Both anti-choice activists and conservative Republicans have been vocal opponents of the Food and Drug Administration (FDA’s) March update to the regulations for mifepristone, a drug also known as Mifeprex and RU-486 that is used in medication abortions. However, in this year’s platform, the GOP goes a step further to claim that both the drug and its general approval by the FDA are “dangerous”:

We believe the FDA’s approval of Mifeprex, a dangerous abortifacient formerly known as RU-486, threatens women’s health, as does the agency’s endorsement of over-the-counter sales of powerful contraceptives without a physician’s recommendation. We support cutting federal and state funding for entities that endanger women’s health by performing abortions in a manner inconsistent with federal or state law.

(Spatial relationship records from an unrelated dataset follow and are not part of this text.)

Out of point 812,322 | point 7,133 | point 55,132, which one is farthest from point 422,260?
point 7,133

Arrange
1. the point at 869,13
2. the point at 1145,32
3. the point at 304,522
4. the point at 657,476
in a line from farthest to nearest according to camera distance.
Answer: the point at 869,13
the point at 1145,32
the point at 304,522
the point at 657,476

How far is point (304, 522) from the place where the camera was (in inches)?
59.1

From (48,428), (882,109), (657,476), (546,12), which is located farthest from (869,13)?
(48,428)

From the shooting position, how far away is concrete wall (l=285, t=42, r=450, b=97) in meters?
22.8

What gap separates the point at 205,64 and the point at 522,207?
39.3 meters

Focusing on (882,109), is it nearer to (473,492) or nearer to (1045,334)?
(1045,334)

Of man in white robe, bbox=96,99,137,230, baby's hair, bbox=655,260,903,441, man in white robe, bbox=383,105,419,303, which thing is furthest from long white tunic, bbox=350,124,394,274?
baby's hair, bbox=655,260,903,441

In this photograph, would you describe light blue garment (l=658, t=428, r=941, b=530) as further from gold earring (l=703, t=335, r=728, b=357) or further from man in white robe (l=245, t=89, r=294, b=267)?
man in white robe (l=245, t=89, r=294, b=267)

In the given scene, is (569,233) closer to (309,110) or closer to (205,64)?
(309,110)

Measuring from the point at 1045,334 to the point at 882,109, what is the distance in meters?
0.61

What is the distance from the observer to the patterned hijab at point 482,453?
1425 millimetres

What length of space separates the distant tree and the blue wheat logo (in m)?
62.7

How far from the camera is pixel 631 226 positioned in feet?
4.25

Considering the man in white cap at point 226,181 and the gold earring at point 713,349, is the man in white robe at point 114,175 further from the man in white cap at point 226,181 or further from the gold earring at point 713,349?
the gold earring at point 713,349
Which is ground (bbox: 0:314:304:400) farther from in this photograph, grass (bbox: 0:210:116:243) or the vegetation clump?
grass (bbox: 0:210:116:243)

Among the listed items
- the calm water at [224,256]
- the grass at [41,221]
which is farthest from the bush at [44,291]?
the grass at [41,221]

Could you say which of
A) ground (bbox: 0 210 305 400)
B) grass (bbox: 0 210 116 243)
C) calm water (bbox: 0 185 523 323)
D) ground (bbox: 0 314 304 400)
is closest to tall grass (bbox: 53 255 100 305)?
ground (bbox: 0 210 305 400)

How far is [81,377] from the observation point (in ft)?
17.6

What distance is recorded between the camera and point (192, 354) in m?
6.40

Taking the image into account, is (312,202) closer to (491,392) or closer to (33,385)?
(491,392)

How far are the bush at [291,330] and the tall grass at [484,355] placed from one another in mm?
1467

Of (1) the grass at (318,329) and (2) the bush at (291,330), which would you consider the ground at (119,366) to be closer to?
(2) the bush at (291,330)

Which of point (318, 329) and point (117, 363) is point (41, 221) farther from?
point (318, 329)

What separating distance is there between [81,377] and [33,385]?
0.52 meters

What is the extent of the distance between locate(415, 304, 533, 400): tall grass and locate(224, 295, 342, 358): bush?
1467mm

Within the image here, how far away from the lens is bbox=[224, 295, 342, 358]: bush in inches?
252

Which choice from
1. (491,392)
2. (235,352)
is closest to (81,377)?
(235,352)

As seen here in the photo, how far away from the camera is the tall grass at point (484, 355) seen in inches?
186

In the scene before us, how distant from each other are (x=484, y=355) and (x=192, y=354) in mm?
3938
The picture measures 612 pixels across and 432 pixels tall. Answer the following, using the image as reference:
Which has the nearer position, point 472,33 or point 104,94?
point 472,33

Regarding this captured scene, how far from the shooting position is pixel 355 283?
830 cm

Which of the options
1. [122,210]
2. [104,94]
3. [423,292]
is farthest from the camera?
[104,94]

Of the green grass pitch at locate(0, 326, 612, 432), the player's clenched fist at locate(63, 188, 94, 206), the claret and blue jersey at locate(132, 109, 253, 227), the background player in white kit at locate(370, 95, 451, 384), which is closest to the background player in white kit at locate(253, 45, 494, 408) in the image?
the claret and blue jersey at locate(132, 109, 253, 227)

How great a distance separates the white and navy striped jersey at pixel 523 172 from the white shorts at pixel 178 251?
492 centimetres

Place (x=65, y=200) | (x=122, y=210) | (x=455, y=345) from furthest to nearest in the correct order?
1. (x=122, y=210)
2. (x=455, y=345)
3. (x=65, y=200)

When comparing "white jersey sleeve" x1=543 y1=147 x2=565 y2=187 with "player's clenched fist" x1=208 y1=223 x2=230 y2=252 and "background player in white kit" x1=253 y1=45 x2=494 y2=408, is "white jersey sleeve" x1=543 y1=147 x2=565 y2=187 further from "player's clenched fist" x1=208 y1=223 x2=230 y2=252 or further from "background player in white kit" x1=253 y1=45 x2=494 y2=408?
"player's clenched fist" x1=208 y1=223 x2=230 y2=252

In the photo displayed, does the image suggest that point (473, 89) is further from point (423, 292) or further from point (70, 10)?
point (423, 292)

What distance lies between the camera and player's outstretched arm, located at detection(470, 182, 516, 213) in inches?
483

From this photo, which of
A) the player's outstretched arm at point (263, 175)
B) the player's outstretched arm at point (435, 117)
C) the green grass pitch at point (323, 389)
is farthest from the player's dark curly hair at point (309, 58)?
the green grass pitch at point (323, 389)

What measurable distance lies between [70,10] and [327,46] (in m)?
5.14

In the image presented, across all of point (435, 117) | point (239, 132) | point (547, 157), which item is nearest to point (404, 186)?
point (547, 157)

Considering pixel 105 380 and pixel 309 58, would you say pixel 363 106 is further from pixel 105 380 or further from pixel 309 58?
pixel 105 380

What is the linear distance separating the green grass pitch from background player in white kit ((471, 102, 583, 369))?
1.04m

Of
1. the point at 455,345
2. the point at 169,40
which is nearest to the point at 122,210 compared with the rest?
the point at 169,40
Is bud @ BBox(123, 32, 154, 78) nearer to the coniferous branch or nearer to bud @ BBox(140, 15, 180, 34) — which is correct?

Studies, however, have overwhelmingly found mifepristone to be safe. In fact, the Association of Reproductive Health Professionals says mifepristone “is safer than acetaminophen,” aspirin, and Viagra. When the FDA conducted a 2011 post-market study of those who have used the drug since it was approved by the agency, they found that more than 1.5 million women in the U.S. had used it to end a pregnancy, only 2,200 of whom had experienced an “adverse event” after.

The platform also appears to reference the FDA’s approval of making emergency contraception such as Plan B available over the counter, claiming that it too is a threat to women’s health. However, studies show that emergency contraception is safe and effective at preventing pregnancy. According to the World Health Organization, side effects are “uncommon and generally mild.”